磁石アタッチメントデンチャーとはインプラントに磁石を吸着させる作用のある金属(キーパー)を取り付けて磁石を埋めた入れ歯を装着するという方法です。使用する磁石は非常に小型の磁石ですが吸着力が高いことが特徴です。

一般的なインプラント治療よりも費用が安価で抑えられることや着脱が簡単、針金を使わないので見た目がきれいで違和感が少ないという点から人気のある治療法となります。

しかし、この治療では、ここまで申し上げてきたように磁石を使用しています。MRIも磁力を利用して画像を得るため、この磁力同士が共鳴してしまいます。その結果、かぶせていた歯がMRIにくっついてとれなくなってしまった、または破損の原因となるなどの理由によってMRI検査を受けることができません。

磁石アタッチメントデンチャーの使用者がMRI検査を受ける方法

とはいえ、身体の異常を調べるためにMRI検査を受けなければならないこともあります。予定の検査であれば事前に治療をしてくれた歯科を受診し、処置を施してもらうことでMRI治療を受けられることがあります。

しかし、急に検査をするとなってしまった場合は検査を受けることができないため、医師に磁力アタッチメントデンチャーを使用しているということを必ず伝えましょう。MRIは顔の部分に機械が当たらなくても部屋自体が強い磁力で満ちていますので、部屋に入っただけでインプラント治療した部分に多大な影響を及ぼす可能性があります。

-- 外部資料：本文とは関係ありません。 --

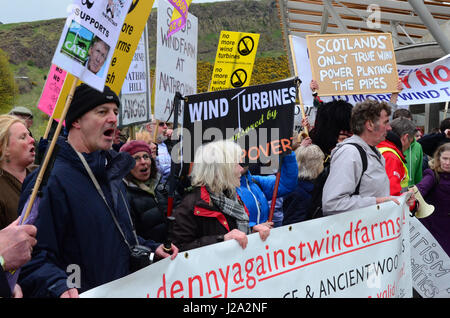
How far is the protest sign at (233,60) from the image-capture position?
7586mm

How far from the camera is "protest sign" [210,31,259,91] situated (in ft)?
24.9

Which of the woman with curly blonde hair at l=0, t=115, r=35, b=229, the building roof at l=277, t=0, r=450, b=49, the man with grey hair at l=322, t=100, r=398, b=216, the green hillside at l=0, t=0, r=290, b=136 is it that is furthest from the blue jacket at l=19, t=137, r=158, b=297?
the green hillside at l=0, t=0, r=290, b=136

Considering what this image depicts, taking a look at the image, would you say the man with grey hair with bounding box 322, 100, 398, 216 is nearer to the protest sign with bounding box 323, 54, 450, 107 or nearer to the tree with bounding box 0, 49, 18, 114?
the protest sign with bounding box 323, 54, 450, 107

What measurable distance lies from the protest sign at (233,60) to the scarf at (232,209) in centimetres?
444

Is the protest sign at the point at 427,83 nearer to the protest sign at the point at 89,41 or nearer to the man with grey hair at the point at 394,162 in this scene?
the man with grey hair at the point at 394,162

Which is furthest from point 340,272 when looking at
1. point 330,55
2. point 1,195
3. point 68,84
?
point 330,55

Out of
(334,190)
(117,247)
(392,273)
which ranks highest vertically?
(334,190)

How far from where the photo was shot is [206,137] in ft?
11.8

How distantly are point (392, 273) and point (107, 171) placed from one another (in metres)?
2.16

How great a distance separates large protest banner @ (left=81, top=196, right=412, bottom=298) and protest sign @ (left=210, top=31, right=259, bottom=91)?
391 cm

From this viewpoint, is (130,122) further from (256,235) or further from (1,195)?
(256,235)

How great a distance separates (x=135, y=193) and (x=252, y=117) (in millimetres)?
1293

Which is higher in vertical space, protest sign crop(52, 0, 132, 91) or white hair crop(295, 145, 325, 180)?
protest sign crop(52, 0, 132, 91)

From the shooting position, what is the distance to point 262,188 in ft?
13.7
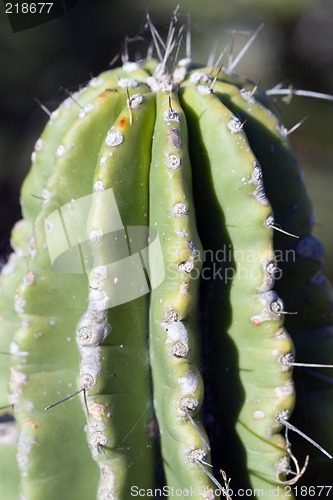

顔の検査ではないからといって申告せずにMRI検査の部屋に入室しないようにしましょう。また、磁力アタッチメントデンチャーをとったとしてもインプラントに磁石を吸着させるキーパーがついているため、歯科で処置を施してもらわないと検査はできません。また、検査がもしも受けられたとしても画像が乱れ、正確な画像をとることができない場合もあるので注意しましょう。

また緊急搬送されて自分の意識がない中でMRI検査をされてしまわないように家族など身近な人にはインプラント治療を行い磁力で固定する材質を使用しているということを伝えておくのも良いでしょう。

治療時には総合的に考えた上での検討が必要

インプラント治療そのものはMRI検査を受けることができるため、安心して治療を行うことができます。しかし、歯をかぶせる方法によってはMRI検査を受けることができなくなるあるいはMRIを受けるための処置が必要となる場合もあり、時間や費用が掛かってしまうこともあります。

しかし、磁力を利用したかぶせものにもメリットはあります。自分の今後などを総合的に考えたうえで、かぶせる歯は検討することが望ましいでしょう。

また、小さな部品だから小さな磁力であろうという油断は禁物です。MRIはヘアピン1本をも吸着し、機械を止めても剥がせないというくらい強力な磁力を持っています。必ず、インプラントに磁力を使用している場合は申告することを強くお勧めします。